Projet · Intermédiaire
Couverture EAH et qualité de l'eau par district
Une analyse à l'échelle du district situant chaque ménage sur les échelles de services du JMP et vérifiant si la chloration délivre réellement une eau potable, afin que le budget de réhabilitation aille là où le service est le plus mauvais et non là où les sources paraissent les plus mauvaises.
Contexte
- Organisation
- Programme EAH couvrant trois districts et dix-huit communautés
- Problème
- La couverture était rapportée en dénombrant les sources améliorées, sans tenir aucun compte du temps de collecte.

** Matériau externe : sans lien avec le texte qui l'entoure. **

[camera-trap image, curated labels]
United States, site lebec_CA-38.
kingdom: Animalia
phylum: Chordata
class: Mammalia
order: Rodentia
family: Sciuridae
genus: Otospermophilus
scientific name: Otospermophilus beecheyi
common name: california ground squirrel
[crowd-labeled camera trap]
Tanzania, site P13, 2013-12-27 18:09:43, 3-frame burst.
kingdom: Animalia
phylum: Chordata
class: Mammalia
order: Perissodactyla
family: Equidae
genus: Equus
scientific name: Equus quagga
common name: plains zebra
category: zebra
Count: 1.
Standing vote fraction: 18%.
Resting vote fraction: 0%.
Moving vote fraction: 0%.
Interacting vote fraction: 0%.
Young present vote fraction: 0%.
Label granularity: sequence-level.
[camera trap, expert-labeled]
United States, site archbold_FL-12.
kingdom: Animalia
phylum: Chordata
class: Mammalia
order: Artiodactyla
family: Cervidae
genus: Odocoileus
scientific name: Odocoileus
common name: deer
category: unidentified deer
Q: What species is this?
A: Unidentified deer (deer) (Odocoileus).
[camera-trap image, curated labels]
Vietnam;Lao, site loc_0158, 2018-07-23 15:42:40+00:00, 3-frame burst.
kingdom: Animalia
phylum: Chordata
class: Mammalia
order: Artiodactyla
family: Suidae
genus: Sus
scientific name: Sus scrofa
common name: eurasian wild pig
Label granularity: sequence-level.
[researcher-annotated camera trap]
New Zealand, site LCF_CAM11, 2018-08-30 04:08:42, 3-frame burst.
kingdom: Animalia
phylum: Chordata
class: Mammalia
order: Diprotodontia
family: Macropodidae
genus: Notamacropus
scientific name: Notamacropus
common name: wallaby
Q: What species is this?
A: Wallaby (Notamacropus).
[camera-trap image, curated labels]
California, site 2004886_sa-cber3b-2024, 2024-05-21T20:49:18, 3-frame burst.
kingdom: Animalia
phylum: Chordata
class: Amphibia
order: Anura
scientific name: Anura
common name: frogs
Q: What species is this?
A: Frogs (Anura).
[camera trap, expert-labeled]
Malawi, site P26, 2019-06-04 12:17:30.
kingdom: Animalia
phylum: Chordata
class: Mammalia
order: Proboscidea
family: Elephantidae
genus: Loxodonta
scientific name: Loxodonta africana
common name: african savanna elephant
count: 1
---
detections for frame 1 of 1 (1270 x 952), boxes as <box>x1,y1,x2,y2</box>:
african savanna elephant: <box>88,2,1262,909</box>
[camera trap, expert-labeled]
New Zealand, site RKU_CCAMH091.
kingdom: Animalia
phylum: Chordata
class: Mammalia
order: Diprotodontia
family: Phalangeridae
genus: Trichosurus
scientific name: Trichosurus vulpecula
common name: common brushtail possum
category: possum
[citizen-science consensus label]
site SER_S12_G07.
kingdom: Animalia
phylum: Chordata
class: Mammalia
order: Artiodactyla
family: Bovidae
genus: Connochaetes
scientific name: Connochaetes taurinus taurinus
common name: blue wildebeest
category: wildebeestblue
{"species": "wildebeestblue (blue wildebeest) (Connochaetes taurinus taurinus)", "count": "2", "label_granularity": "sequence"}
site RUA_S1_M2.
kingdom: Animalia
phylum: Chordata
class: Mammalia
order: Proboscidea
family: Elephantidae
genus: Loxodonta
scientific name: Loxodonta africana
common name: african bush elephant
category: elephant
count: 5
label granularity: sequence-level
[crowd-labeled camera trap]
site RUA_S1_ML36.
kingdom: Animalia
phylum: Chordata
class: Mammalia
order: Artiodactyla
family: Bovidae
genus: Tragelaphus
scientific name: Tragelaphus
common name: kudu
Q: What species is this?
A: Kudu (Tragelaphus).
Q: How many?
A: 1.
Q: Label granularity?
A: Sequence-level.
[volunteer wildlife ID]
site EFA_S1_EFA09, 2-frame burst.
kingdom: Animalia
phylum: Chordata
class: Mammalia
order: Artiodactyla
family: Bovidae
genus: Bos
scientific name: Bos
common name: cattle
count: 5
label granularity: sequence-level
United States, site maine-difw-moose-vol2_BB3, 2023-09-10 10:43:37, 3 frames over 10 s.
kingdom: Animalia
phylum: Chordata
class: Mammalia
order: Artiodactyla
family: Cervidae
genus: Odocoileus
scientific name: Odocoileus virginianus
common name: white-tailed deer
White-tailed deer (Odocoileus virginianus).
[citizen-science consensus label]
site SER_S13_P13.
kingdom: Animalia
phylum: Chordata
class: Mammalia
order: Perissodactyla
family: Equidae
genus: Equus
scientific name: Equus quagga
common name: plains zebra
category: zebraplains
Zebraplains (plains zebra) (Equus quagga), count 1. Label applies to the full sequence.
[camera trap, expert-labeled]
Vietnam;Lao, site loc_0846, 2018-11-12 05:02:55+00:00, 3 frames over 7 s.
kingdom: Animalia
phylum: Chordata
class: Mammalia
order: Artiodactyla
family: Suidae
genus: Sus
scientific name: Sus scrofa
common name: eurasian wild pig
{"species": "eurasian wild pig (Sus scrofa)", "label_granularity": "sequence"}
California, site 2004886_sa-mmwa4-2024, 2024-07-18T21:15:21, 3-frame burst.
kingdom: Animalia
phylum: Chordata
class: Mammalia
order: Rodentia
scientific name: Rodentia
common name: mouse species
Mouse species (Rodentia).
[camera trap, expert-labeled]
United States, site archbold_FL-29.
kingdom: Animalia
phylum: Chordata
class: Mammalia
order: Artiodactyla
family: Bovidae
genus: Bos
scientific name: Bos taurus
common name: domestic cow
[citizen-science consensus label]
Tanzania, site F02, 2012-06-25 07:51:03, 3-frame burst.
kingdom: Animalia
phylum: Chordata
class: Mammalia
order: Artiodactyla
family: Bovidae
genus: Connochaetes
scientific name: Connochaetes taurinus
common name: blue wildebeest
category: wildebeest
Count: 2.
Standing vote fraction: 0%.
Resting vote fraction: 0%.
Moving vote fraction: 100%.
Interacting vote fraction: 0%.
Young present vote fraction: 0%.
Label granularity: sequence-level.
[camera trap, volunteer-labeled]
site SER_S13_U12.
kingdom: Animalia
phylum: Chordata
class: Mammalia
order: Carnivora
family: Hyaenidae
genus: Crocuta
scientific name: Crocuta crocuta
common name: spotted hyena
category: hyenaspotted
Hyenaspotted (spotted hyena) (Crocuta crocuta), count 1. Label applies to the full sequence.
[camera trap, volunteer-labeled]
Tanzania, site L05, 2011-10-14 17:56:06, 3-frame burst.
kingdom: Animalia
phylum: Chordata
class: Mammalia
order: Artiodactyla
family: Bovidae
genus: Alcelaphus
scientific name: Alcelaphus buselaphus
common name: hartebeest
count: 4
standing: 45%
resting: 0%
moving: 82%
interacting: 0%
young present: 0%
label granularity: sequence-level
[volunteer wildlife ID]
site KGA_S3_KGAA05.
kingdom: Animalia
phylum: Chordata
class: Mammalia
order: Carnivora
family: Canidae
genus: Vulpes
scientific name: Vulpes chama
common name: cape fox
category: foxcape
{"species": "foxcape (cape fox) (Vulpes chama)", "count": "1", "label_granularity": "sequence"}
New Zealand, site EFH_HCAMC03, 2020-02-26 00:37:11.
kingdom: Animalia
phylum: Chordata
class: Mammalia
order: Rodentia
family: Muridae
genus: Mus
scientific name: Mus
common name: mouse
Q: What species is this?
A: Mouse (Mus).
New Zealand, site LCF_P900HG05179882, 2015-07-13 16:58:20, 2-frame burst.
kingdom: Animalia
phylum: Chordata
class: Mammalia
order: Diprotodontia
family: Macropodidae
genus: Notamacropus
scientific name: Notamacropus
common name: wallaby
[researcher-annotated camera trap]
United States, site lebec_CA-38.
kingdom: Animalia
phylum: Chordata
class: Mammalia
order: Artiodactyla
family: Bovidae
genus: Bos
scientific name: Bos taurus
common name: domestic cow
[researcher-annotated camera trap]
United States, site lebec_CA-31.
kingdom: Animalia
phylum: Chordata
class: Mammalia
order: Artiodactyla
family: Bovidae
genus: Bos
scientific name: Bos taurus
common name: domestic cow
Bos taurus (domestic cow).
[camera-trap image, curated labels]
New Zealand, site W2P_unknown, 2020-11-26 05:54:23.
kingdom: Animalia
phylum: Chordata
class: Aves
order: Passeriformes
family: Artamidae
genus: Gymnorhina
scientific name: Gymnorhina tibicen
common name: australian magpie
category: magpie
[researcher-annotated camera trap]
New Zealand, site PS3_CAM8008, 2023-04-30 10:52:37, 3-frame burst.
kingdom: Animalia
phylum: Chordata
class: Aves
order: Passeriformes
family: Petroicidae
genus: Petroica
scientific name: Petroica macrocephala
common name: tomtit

Les communautés disposant d'un forage fonctionnel à une heure de marche étaient comptées comme desservies, si bien que le budget de réhabilitation allait aux districts comptant le moins de forages plutôt qu'aux ménages au service le plus dégradé.
- Destinataires
- Coordonnateur EAH et service départemental de l'eau
- Décision éclairée
- Quelles six communautés bénéficieront d'une réhabilitation de point d'eau au prochain cycle de financement.
Jeux de données utilisés
Livrables
- Notebook d'analyse
notebooks/wash-ladders.ipynb - Tableau de bord
dashboard/index.html - Documentation technique
docs/indicator-definitions.md - Rapport final
reports/wash-coverage-review.pdf - Support de présentation
slides/district-briefing.pdf
Dénombrer des sources n’est pas mesurer un service
L’échelle JMP de l’eau de boisson ne classe pas un point d’eau, elle classe un ménage. Une source améliorée à plus de trente minutes d’aller-retour relève du service limité et non élémentaire — et dans cette enquête, environ un quart des ménages s’y trouvent pour ce seul motif. Tous sont invisibles à une analyse qui regroupe par type de source.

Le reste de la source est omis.